# DATA FOR ANALYSIS
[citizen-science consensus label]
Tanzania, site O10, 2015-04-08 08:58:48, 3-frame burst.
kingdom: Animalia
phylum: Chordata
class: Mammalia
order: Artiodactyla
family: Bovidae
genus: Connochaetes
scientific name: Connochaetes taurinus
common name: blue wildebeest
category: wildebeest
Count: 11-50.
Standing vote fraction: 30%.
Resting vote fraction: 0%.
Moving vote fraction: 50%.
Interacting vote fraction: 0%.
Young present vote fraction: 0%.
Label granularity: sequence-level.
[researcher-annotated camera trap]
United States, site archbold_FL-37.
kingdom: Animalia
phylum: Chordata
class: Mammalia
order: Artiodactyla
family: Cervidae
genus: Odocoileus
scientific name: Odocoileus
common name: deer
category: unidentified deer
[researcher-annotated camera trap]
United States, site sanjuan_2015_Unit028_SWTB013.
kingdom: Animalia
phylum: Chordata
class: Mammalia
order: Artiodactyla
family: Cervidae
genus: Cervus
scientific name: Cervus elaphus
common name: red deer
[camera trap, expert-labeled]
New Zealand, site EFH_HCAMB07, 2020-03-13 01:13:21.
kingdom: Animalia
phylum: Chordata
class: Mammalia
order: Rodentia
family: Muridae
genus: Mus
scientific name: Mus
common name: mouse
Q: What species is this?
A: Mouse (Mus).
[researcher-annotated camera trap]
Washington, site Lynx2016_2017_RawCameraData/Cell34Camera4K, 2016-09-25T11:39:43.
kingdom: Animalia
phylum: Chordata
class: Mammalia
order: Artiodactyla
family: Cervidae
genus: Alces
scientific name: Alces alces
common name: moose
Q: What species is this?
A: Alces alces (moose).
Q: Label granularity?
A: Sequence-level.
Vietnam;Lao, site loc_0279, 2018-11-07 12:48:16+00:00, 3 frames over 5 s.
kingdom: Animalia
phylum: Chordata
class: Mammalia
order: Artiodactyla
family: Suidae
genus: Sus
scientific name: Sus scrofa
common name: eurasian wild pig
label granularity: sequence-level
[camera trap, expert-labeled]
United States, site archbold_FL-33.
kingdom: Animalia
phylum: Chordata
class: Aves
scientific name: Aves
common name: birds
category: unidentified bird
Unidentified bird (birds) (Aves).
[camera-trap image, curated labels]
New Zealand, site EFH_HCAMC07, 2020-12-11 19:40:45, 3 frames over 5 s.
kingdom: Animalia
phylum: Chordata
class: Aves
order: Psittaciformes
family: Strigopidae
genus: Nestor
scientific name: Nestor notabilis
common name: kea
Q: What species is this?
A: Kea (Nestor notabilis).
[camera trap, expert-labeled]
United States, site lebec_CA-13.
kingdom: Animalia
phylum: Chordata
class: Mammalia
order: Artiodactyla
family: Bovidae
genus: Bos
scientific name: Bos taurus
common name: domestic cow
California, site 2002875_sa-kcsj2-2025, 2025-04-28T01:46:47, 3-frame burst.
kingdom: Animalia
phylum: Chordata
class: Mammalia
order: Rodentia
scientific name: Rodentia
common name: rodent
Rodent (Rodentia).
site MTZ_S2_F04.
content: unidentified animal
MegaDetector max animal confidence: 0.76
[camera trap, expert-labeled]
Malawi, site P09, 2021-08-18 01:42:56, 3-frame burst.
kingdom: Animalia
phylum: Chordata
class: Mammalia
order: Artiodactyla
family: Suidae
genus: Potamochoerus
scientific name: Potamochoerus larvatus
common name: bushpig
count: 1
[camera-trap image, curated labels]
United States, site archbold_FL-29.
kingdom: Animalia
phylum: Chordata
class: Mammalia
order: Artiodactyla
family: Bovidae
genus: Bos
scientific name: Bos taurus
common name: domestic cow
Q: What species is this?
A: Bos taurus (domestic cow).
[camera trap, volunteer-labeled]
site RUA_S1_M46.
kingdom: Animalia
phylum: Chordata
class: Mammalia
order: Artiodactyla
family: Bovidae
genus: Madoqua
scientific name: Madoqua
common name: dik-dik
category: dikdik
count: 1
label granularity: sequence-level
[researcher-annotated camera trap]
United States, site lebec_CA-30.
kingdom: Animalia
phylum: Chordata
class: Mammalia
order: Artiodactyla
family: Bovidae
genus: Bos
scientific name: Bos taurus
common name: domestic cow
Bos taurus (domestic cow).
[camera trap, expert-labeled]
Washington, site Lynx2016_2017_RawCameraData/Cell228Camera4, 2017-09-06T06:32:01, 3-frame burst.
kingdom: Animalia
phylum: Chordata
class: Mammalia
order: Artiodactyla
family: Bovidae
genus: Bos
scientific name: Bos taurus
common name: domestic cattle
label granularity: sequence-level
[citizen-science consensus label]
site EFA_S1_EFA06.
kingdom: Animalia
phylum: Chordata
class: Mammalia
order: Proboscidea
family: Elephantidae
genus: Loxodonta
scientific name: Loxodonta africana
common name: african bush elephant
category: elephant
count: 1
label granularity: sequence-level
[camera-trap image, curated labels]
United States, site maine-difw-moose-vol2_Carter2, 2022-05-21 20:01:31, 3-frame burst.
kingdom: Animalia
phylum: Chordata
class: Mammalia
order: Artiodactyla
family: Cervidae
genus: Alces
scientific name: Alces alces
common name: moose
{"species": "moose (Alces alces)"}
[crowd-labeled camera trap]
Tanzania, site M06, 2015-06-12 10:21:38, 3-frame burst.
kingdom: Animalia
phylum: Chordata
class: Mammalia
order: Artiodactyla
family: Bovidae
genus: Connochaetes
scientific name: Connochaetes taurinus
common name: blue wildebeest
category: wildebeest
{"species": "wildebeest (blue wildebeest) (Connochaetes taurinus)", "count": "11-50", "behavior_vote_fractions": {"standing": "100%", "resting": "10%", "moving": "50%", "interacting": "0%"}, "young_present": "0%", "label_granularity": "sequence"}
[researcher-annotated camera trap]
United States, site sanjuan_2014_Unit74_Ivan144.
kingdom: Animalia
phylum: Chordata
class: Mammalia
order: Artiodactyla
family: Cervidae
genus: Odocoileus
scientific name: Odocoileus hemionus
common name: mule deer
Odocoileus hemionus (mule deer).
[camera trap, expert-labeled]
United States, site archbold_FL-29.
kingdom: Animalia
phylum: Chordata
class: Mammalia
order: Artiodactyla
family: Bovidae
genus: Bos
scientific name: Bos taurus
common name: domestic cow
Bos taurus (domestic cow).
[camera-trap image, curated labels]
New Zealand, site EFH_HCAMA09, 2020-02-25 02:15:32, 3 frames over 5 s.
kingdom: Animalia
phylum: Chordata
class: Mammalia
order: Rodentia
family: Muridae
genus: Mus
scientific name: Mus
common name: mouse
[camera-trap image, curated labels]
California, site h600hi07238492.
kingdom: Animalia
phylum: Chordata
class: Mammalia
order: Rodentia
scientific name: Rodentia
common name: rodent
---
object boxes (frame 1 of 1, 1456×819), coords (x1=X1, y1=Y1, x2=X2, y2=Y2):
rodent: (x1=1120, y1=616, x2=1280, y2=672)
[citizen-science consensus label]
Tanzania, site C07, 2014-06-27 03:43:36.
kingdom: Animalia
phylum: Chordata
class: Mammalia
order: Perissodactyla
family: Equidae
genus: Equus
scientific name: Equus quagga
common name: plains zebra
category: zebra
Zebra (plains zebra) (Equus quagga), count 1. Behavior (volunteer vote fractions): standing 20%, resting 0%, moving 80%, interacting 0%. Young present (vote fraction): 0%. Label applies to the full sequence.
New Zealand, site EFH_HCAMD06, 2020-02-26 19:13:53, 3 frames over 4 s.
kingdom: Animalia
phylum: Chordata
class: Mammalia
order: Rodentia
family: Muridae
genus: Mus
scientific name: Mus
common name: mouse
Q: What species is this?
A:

# PROBLEM TO WORK ON
The required output is the set of lines from the first line of the data through the line that contains "A: Kea (Nestor notabilis).", transcribed exactly.

# OUTPUT
[citizen-science consensus label]
Tanzania, site O10, 2015-04-08 08:58:48, 3-frame burst.
kingdom: Animalia
phylum: Chordata
class: Mammalia
order: Artiodactyla
family: Bovidae
genus: Connochaetes
scientific name: Connochaetes taurinus
common name: blue wildebeest
category: wildebeest
Count: 11-50.
Standing vote fraction: 30%.
Resting vote fraction: 0%.
Moving vote fraction: 50%.
Interacting vote fraction: 0%.
Young present vote fraction: 0%.
Label granularity: sequence-level.
[researcher-annotated camera trap]
United States, site archbold_FL-37.
kingdom: Animalia
phylum: Chordata
class: Mammalia
order: Artiodactyla
family: Cervidae
genus: Odocoileus
scientific name: Odocoileus
common name: deer
category: unidentified deer
[researcher-annotated camera trap]
United States, site sanjuan_2015_Unit028_SWTB013.
kingdom: Animalia
phylum: Chordata
class: Mammalia
order: Artiodactyla
family: Cervidae
genus: Cervus
scientific name: Cervus elaphus
common name: red deer
[camera trap, expert-labeled]
New Zealand, site EFH_HCAMB07, 2020-03-13 01:13:21.
kingdom: Animalia
phylum: Chordata
class: Mammalia
order: Rodentia
family: Muridae
genus: Mus
scientific name: Mus
common name: mouse
Q: What species is this?
A: Mouse (Mus).
[researcher-annotated camera trap]
Washington, site Lynx2016_2017_RawCameraData/Cell34Camera4K, 2016-09-25T11:39:43.
kingdom: Animalia
phylum: Chordata
class: Mammalia
order: Artiodactyla
family: Cervidae
genus: Alces
scientific name: Alces alces
common name: moose
Q: What species is this?
A: Alces alces (moose).
Q: Label granularity?
A: Sequence-level.
Vietnam;Lao, site loc_0279, 2018-11-07 12:48:16+00:00, 3 frames over 5 s.
kingdom: Animalia
phylum: Chordata
class: Mammalia
order: Artiodactyla
family: Suidae
genus: Sus
scientific name: Sus scrofa
common name: eurasian wild pig
label granularity: sequence-level
[camera trap, expert-labeled]
United States, site archbold_FL-33.
kingdom: Animalia
phylum: Chordata
class: Aves
scientific name: Aves
common name: birds
category: unidentified bird
Unidentified bird (birds) (Aves).
[camera-trap image, curated labels]
New Zealand, site EFH_HCAMC07, 2020-12-11 19:40:45, 3 frames over 5 s.
kingdom: Animalia
phylum: Chordata
class: Aves
order: Psittaciformes
family: Strigopidae
genus: Nestor
scientific name: Nestor notabilis
common name: kea
Q: What species is this?
A: Kea (Nestor notabilis).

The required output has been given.